Stretching across three rooms in a ground-floor apartment at Rossana Orlandi’s gallery, the exhibition is being curated by trend forecaster Lidewij Edelkoort in collaboration with Dutch designer Kiki van Eijk. In the first room, visitors will find an audiovisual and exhibition catalogue, followed by a room containing six custom-designed wall hangings by van Eijk that were woven at TextielLab in Tilburg, Netherlands, and drew from collages of hand-cut textiles from smartphone cases and other Google products. The third room will depict Google’s view of technology and lifestyle with an at-home feel — complete with small speakers and other select items from Google’s fall 2017 hardware offerings. It will be on view April 17 to 22.

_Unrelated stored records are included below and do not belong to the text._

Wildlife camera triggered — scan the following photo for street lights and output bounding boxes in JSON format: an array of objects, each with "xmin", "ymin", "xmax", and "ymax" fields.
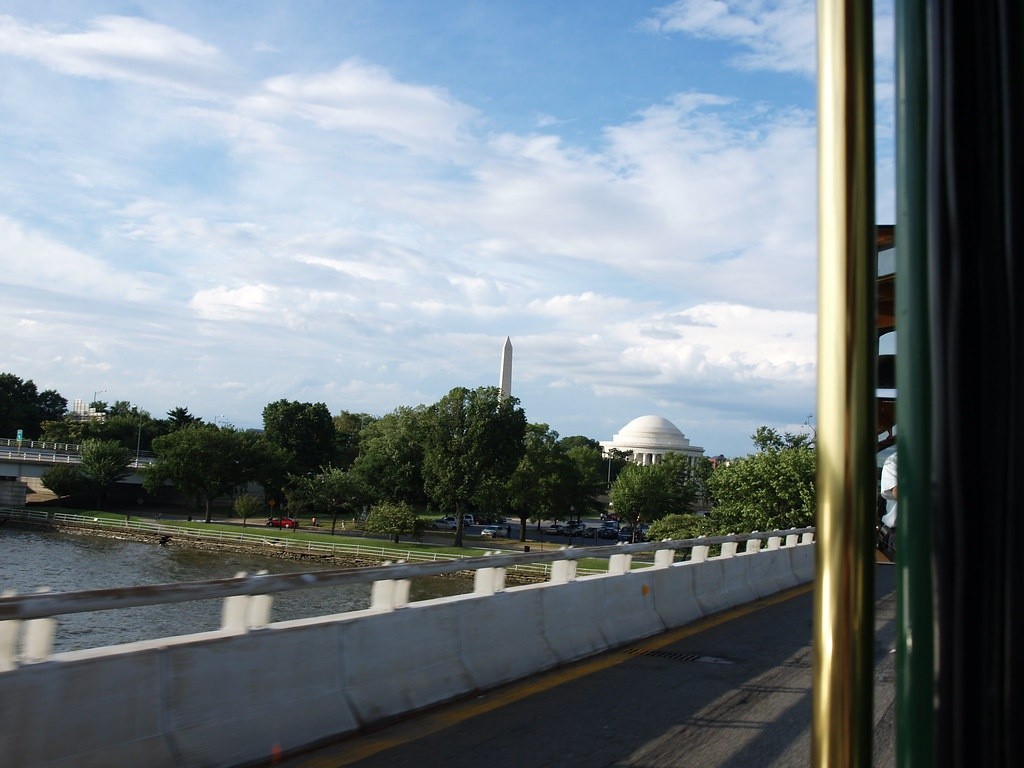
[
  {"xmin": 132, "ymin": 400, "xmax": 143, "ymax": 468},
  {"xmin": 94, "ymin": 390, "xmax": 106, "ymax": 403},
  {"xmin": 603, "ymin": 450, "xmax": 611, "ymax": 490}
]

As more employees opt to work from home — whether driven by the gig economy, flexible scheduling or corporate cost-cutting — the omnipresence of technology on home life will only increase. Ivy Ross, vice president of design for hardware at Google, said the number of people working at home or in alternative spaces is nearing 50 percent. “I do think because we’re moving into this space where it’s not about technology for technology’s sake, it’s about technology that literally wants to fit into our lives. Technology can make us more creative. It’s what we do with it and the role it plays in our lives and how it shows up,” she said.

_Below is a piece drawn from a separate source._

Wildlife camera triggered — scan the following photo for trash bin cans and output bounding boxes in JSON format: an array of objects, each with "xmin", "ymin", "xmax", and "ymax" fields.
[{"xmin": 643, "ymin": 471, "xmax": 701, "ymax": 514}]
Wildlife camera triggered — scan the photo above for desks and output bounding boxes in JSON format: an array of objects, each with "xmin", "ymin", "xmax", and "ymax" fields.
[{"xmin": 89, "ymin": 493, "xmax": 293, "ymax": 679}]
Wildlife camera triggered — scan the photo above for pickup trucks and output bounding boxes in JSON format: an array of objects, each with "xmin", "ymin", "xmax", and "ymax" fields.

“Softwear” refers to a term Edelkoort coined in a trend forecast more than 20 years ago to define the convergence of technology on daily life — a lifestyle that didn’t yet exist. “It’s like a confirmation of how we live now, and how this is affecting our lifestyle and wellbeing. It is a sketch of everyday family life,” said Edelkoort, who worked with Philip Fimmano on the curation.
The exhibition will also have strategically appointed cups, bowl, books, plants, toys and other everyday object will be featured in the exhibition as snippet reminders of ordinary life. “It is more to show how this design is integrated into our lives and becomes integral to whoever we are and whatever we do,” Edelkoort said. “What I find so interesting is that this is really about being together and alone at the same time. You are together in a room or a space, and at the same time you are in your own world. But sometimes you share and sometimes you don’t. This is also happening now in hotel lobbies, libraries and public spaces. There is very new interesting gathering in a contemporary 21st-century way.”
Won over after a little initial doubt, van Eijk said, “Ever since I graduated from the Design Academy in 2000, I’ve always been working with my hands, low-tech, learning techniques to make things myself. I’m also very pro-active about this way of living and working. It’s not that I don’t use technology. I have a 3-D printer, but I use it as a tool. When they explained it was more about living in balance with technology, then I thought it was the perfect fit for me. That is exactly how I think technology should be integrated in your life — in a very human way. The technology should not run you, but you should run technology.”
The Milan offerings are goods from fall 2017, but the company is “fully staffed and moving forward with [new] hardware collections,” said Ross, a jewelry designer who worked in fashion for a number of years. Other than to cite further expansion with wearables, phones, home and computers, Ross declined to be too specific. “Consumer goods is as secretive as the fashion world.”
While this week’s hearings with Facebook’s chief executive officer Mark Zuckerberg about data protection have ignited many conversations about technology and privacy, Google’s “cozy” intimate approach to Salone del Mobile was not developed in response to that. In fact, it was three months in the making. “We put this together before any of that ever came to the surface. I do think the nice thing is that we intuitively knew we have to see technology differently,” Ross said. “…I’m hoping it might prompt a different dialogue. We all need to be talking about what the role we want technology to play in our lives. It’s up to society as a whole to determine what are the advantages that technology gives us, [while] always respecting our privacy. At the end of the day, these are decisions that we all make.”